As a longtime local of the Roaring Fork Valley, Jurick is especially excited to have this performance take place at the Crystal because of the impact it has had on her life over the years.
“With the music video that we’re screening there, it comes full circle,” she said. “If that alliance hadn’t come together, or the good folks before the Crystal Alliance, if they hadn’t refurbished that theatre, it would have gone into ruins, and it would have been something of the past, but somebody stepped in and preserved it. It’s a wonderful thing.”
The music group combines the sounds of jazz, rock ’n’ roll and country in a style which creates a warm, soulful, sensual and powerful sound. They perfectly encapsulate the themes they often sing about, which include love, loss, nostalgia and change. Gross, who grew up on the Jersey Shore before making Carbondale his home over three decades ago, has been playing piano since the age of 7.
Having played in several different bands throughout his life, he said he draws inspiration for Wild Flight’s catalog from his lived experiences in the music scene and from the relationships he had in between his creative experiences.
“I would say many of our songs are relationship-oriented stories of … having intimate relationships, and where that path takes you through time,” Gross said. “We also have a sense-of-place theme in a lot of our songs. We have a song that was KDNK’s original song of the year this year, called “Home is Just a Memory,” which I wrote when I was 21 after I went back to my hometown and observed how much it had changed after coming off the road on all those years of touring.”
He said that he thinks songs such as “Home is Just a Memory,” will resonate with audiences, especially those who have experienced what it is like to leave the place you have called home the majority of your life, only to return and have to adjust to changes that came about in your absence.
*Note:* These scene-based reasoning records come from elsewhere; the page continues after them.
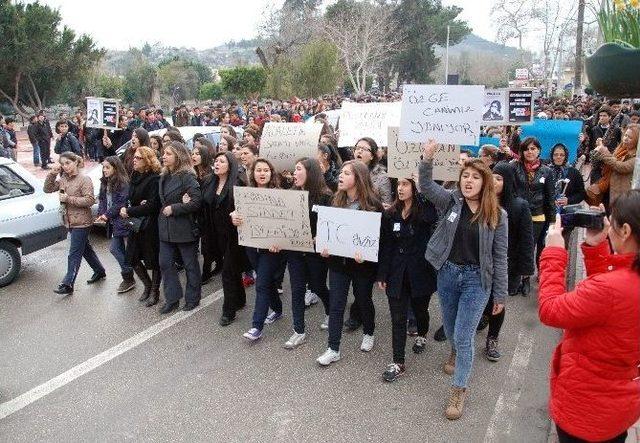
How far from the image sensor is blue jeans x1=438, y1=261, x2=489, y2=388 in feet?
12.6

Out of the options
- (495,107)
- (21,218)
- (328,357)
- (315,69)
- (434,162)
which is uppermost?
(315,69)

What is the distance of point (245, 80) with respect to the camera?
3834 centimetres

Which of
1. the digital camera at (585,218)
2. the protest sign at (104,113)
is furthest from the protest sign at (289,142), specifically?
the protest sign at (104,113)

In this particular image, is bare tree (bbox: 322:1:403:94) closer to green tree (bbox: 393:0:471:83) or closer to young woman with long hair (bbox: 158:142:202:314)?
green tree (bbox: 393:0:471:83)

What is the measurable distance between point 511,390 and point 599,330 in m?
2.28

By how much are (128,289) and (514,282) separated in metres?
4.37

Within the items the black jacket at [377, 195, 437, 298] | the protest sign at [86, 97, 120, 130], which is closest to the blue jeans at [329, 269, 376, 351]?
the black jacket at [377, 195, 437, 298]

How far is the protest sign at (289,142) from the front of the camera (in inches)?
260

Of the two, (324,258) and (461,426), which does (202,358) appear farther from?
(461,426)

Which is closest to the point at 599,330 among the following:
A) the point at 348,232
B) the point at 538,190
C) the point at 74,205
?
the point at 348,232

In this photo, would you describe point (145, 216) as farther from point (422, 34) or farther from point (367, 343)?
point (422, 34)

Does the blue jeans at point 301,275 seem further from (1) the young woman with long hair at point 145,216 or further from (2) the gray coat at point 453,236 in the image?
(1) the young woman with long hair at point 145,216

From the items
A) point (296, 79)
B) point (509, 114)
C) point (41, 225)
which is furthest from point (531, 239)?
point (296, 79)

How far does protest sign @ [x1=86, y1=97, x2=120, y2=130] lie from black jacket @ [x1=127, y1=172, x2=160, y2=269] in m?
5.74
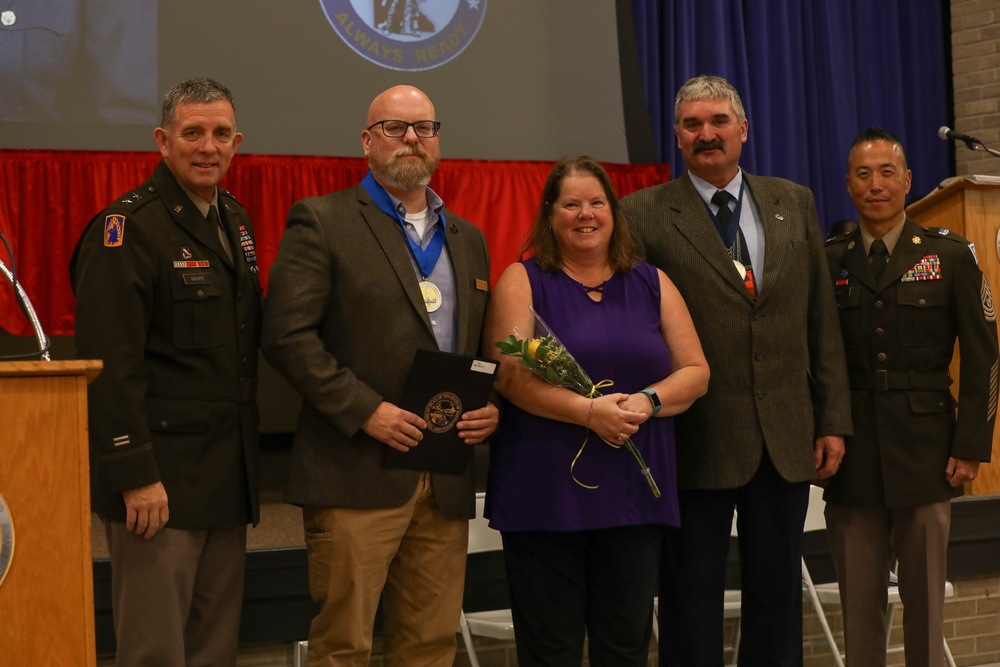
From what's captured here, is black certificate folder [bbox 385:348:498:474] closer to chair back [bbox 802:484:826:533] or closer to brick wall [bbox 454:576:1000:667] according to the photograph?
chair back [bbox 802:484:826:533]

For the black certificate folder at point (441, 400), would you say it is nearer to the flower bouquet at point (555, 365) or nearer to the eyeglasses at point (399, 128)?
the flower bouquet at point (555, 365)

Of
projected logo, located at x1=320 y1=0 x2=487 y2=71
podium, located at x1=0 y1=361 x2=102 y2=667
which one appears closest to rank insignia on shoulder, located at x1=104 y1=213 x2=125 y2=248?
podium, located at x1=0 y1=361 x2=102 y2=667

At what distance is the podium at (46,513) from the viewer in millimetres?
2240

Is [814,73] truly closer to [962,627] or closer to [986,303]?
[962,627]

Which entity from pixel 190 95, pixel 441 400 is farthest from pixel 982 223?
pixel 190 95

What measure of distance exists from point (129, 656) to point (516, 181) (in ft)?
12.5

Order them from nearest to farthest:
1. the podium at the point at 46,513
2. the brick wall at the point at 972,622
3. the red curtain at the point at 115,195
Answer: the podium at the point at 46,513 < the brick wall at the point at 972,622 < the red curtain at the point at 115,195

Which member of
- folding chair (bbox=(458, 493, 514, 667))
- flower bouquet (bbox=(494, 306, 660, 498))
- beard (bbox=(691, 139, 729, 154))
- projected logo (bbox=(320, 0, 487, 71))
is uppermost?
projected logo (bbox=(320, 0, 487, 71))

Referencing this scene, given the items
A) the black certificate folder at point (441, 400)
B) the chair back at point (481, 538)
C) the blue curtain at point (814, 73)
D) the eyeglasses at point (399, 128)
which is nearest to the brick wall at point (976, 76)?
the blue curtain at point (814, 73)

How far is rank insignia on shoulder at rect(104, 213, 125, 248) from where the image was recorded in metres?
2.73

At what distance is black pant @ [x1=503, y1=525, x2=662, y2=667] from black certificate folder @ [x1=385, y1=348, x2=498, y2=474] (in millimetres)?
319

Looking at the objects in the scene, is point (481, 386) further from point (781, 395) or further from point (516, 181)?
point (516, 181)

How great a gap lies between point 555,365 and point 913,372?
1386 millimetres

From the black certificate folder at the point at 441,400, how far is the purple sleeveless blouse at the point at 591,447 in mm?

“I think it will strike a chord with people who left Carbondale and came back,” Gross said, adding that “Road River Railway” is the theme of the night at the Crystal.
Jurick echoed her bandmate’s sentiments and shared how a lot of her written contributions revolve around her experiences with love and close friendships, and how those relationships hold an equal amount of importance to romance.
“There are a couple few songs that are about the intense feelings I think that come with deep friendships and how those may develop over time,” Jurick said. “I have a number of the songs that I sing with my own voice, because it is my story, [that] have to do with the end of a long-term relationship that had a big influence on me. I was married for 21 years, and it wasn’t a very smooth relationship, but it ended in friendship, which I find to be a good and inspiring thing.”
With this showcase, which is one of the many booked for summer 2026, 30% of
ticket sales and all sales made from concessions will support the Crystal Theatre Alliance.